Search code examples
sqlsql-servert-sqlsql-server-2000

Best SQL query for list of records containing certain characters?


I'm working with a relatively large SQL Server 2000 DB at the moment. It's 80 GB in size, and have millions and millions of records.

I currently need to return a list of names that contains at least one of a series of illegal characters. By illegal characters is just meant an arbitrary list of characters that is defined by the customer. In the below example I use question mark, semi-colon, period and comma as the illegal character list.

I was initially thinking to do a CLR function that worked with regular expressions, but as it's SQL server 2000, I guess that's out of the question.

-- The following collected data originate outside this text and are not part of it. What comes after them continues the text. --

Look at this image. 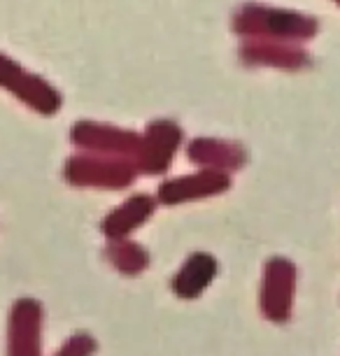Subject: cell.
<instances>
[{
    "instance_id": "cell-1",
    "label": "cell",
    "mask_w": 340,
    "mask_h": 356,
    "mask_svg": "<svg viewBox=\"0 0 340 356\" xmlns=\"http://www.w3.org/2000/svg\"><path fill=\"white\" fill-rule=\"evenodd\" d=\"M42 354V314L33 303H19L10 324V356Z\"/></svg>"
},
{
    "instance_id": "cell-2",
    "label": "cell",
    "mask_w": 340,
    "mask_h": 356,
    "mask_svg": "<svg viewBox=\"0 0 340 356\" xmlns=\"http://www.w3.org/2000/svg\"><path fill=\"white\" fill-rule=\"evenodd\" d=\"M96 352V340L86 333H77L65 340V345L58 349L56 356H93Z\"/></svg>"
}]
</instances>
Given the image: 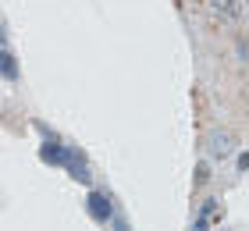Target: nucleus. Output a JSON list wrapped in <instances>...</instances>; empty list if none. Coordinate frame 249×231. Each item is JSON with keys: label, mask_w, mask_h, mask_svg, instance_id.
<instances>
[{"label": "nucleus", "mask_w": 249, "mask_h": 231, "mask_svg": "<svg viewBox=\"0 0 249 231\" xmlns=\"http://www.w3.org/2000/svg\"><path fill=\"white\" fill-rule=\"evenodd\" d=\"M207 11L213 21H239L242 18V0H207Z\"/></svg>", "instance_id": "obj_1"}, {"label": "nucleus", "mask_w": 249, "mask_h": 231, "mask_svg": "<svg viewBox=\"0 0 249 231\" xmlns=\"http://www.w3.org/2000/svg\"><path fill=\"white\" fill-rule=\"evenodd\" d=\"M64 167L71 171V178H75V181H89V171H86V157H78L75 149H68V153H64Z\"/></svg>", "instance_id": "obj_2"}, {"label": "nucleus", "mask_w": 249, "mask_h": 231, "mask_svg": "<svg viewBox=\"0 0 249 231\" xmlns=\"http://www.w3.org/2000/svg\"><path fill=\"white\" fill-rule=\"evenodd\" d=\"M89 213L96 217V221H110V199L104 192H93L89 195Z\"/></svg>", "instance_id": "obj_3"}, {"label": "nucleus", "mask_w": 249, "mask_h": 231, "mask_svg": "<svg viewBox=\"0 0 249 231\" xmlns=\"http://www.w3.org/2000/svg\"><path fill=\"white\" fill-rule=\"evenodd\" d=\"M231 149H235L231 135H213V139H210V153H213V157H228Z\"/></svg>", "instance_id": "obj_4"}, {"label": "nucleus", "mask_w": 249, "mask_h": 231, "mask_svg": "<svg viewBox=\"0 0 249 231\" xmlns=\"http://www.w3.org/2000/svg\"><path fill=\"white\" fill-rule=\"evenodd\" d=\"M53 146H43V160H47V164H64V153L68 149H61L57 146V139H50Z\"/></svg>", "instance_id": "obj_5"}, {"label": "nucleus", "mask_w": 249, "mask_h": 231, "mask_svg": "<svg viewBox=\"0 0 249 231\" xmlns=\"http://www.w3.org/2000/svg\"><path fill=\"white\" fill-rule=\"evenodd\" d=\"M0 71H4L7 78H15V75H18V64H15V57H11L7 50H0Z\"/></svg>", "instance_id": "obj_6"}, {"label": "nucleus", "mask_w": 249, "mask_h": 231, "mask_svg": "<svg viewBox=\"0 0 249 231\" xmlns=\"http://www.w3.org/2000/svg\"><path fill=\"white\" fill-rule=\"evenodd\" d=\"M196 181H199V185L207 181V164H199V167H196Z\"/></svg>", "instance_id": "obj_7"}, {"label": "nucleus", "mask_w": 249, "mask_h": 231, "mask_svg": "<svg viewBox=\"0 0 249 231\" xmlns=\"http://www.w3.org/2000/svg\"><path fill=\"white\" fill-rule=\"evenodd\" d=\"M192 231H207V217H199V221H196V228H192Z\"/></svg>", "instance_id": "obj_8"}]
</instances>
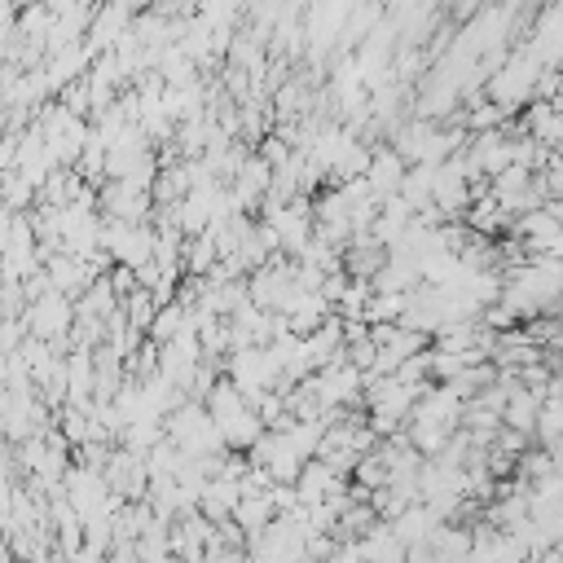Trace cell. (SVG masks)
<instances>
[{"label": "cell", "mask_w": 563, "mask_h": 563, "mask_svg": "<svg viewBox=\"0 0 563 563\" xmlns=\"http://www.w3.org/2000/svg\"><path fill=\"white\" fill-rule=\"evenodd\" d=\"M36 335H62L66 330V322H71V304H66V295L62 291H53V295H44V300L36 304Z\"/></svg>", "instance_id": "1"}, {"label": "cell", "mask_w": 563, "mask_h": 563, "mask_svg": "<svg viewBox=\"0 0 563 563\" xmlns=\"http://www.w3.org/2000/svg\"><path fill=\"white\" fill-rule=\"evenodd\" d=\"M546 190H550V194H555V198H563V159L555 163V172H550V176H546Z\"/></svg>", "instance_id": "2"}]
</instances>
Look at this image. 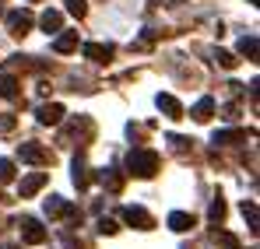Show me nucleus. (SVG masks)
<instances>
[{
	"instance_id": "obj_1",
	"label": "nucleus",
	"mask_w": 260,
	"mask_h": 249,
	"mask_svg": "<svg viewBox=\"0 0 260 249\" xmlns=\"http://www.w3.org/2000/svg\"><path fill=\"white\" fill-rule=\"evenodd\" d=\"M158 165V158L151 155V151H137V155H130V168L137 172V175H151Z\"/></svg>"
},
{
	"instance_id": "obj_2",
	"label": "nucleus",
	"mask_w": 260,
	"mask_h": 249,
	"mask_svg": "<svg viewBox=\"0 0 260 249\" xmlns=\"http://www.w3.org/2000/svg\"><path fill=\"white\" fill-rule=\"evenodd\" d=\"M18 228H21V239H25V242H32V246H39V242L46 239L43 225H39V221H32V218H25V221H21Z\"/></svg>"
},
{
	"instance_id": "obj_3",
	"label": "nucleus",
	"mask_w": 260,
	"mask_h": 249,
	"mask_svg": "<svg viewBox=\"0 0 260 249\" xmlns=\"http://www.w3.org/2000/svg\"><path fill=\"white\" fill-rule=\"evenodd\" d=\"M123 218H127V225H137V228H151V218L144 214L141 207H127L123 210Z\"/></svg>"
},
{
	"instance_id": "obj_4",
	"label": "nucleus",
	"mask_w": 260,
	"mask_h": 249,
	"mask_svg": "<svg viewBox=\"0 0 260 249\" xmlns=\"http://www.w3.org/2000/svg\"><path fill=\"white\" fill-rule=\"evenodd\" d=\"M169 228L173 232H186V228H193V218L183 214V210H176V214H169Z\"/></svg>"
},
{
	"instance_id": "obj_5",
	"label": "nucleus",
	"mask_w": 260,
	"mask_h": 249,
	"mask_svg": "<svg viewBox=\"0 0 260 249\" xmlns=\"http://www.w3.org/2000/svg\"><path fill=\"white\" fill-rule=\"evenodd\" d=\"M43 183H46V175H32V179H25V183H21V197H32Z\"/></svg>"
},
{
	"instance_id": "obj_6",
	"label": "nucleus",
	"mask_w": 260,
	"mask_h": 249,
	"mask_svg": "<svg viewBox=\"0 0 260 249\" xmlns=\"http://www.w3.org/2000/svg\"><path fill=\"white\" fill-rule=\"evenodd\" d=\"M88 56H95V60H109L113 49H109V46H88Z\"/></svg>"
},
{
	"instance_id": "obj_7",
	"label": "nucleus",
	"mask_w": 260,
	"mask_h": 249,
	"mask_svg": "<svg viewBox=\"0 0 260 249\" xmlns=\"http://www.w3.org/2000/svg\"><path fill=\"white\" fill-rule=\"evenodd\" d=\"M60 113H63L60 105H46V109H43V123H56V120H60Z\"/></svg>"
},
{
	"instance_id": "obj_8",
	"label": "nucleus",
	"mask_w": 260,
	"mask_h": 249,
	"mask_svg": "<svg viewBox=\"0 0 260 249\" xmlns=\"http://www.w3.org/2000/svg\"><path fill=\"white\" fill-rule=\"evenodd\" d=\"M14 175V168H11V162H0V183H7Z\"/></svg>"
},
{
	"instance_id": "obj_9",
	"label": "nucleus",
	"mask_w": 260,
	"mask_h": 249,
	"mask_svg": "<svg viewBox=\"0 0 260 249\" xmlns=\"http://www.w3.org/2000/svg\"><path fill=\"white\" fill-rule=\"evenodd\" d=\"M99 232H102V235H113V232H116V225H113V221H106V218H102V221H99Z\"/></svg>"
},
{
	"instance_id": "obj_10",
	"label": "nucleus",
	"mask_w": 260,
	"mask_h": 249,
	"mask_svg": "<svg viewBox=\"0 0 260 249\" xmlns=\"http://www.w3.org/2000/svg\"><path fill=\"white\" fill-rule=\"evenodd\" d=\"M67 7H71L74 14H85V0H67Z\"/></svg>"
},
{
	"instance_id": "obj_11",
	"label": "nucleus",
	"mask_w": 260,
	"mask_h": 249,
	"mask_svg": "<svg viewBox=\"0 0 260 249\" xmlns=\"http://www.w3.org/2000/svg\"><path fill=\"white\" fill-rule=\"evenodd\" d=\"M43 25H46V28H56V25H60V14H46Z\"/></svg>"
}]
</instances>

At the moment I've done like this:

select x from users
where 
columnToBeSearched like '%?%' OR
columnToBeSearched like '%;%' OR
columnToBeSearched like '%.%' OR
columnToBeSearched like '%,%' OR
otherColumnToBeSearched like '%?%' OR
otherColumnToBeSearched like '%;%' OR
otherColumnToBeSearched like '%.%' OR
otherColumnToBeSearched like '%,%'

Now, I'm not a SQL expert by any means, but I get the feeling that the above query will be very inefficient. Doing 8 multiple wildcard searches in a table with millions of records, seems like it could slow the system down rather seriously. While it seems to work fine on test servers, I am getting the "this has to be completely wrong" vibe.

As I need to execute this script on a live production server eventually, I hope to achieve good performance, so as not to clog the system. The script might need to be expanded later on to include more illegal characters, but this is very unlikely.

To sum up: My aim is to get a list of records where either of two columns contain a customer-defined "illegal character". The database is live and massive, so I want a somewhat efficient approach, as I believe the above queries will be very slow.

Can anyone tell me the best way for achieving my result? Thanks!

/Morten


Solution

  • It doesn't get used much, but the LIKE statement accepts patterns in a similar (but much simplified) way to Regex. This link is the msdn page for it.

    In your case you could simplify to (untested):

    select x from users
    where 
        columnToBeSearched like '%[?;.,]%' OR
        otherColumnToBeSearched like '%[?;.,]%'
    

    Also note that you can create the LIKE pattern as a variable, allowing for the customer defined part of your requirements.

    One other major optimization: If you've got an updated date (or timestamp) on the user row (for any audit history type of thing), then you can always just query rows updated since the last time you checked.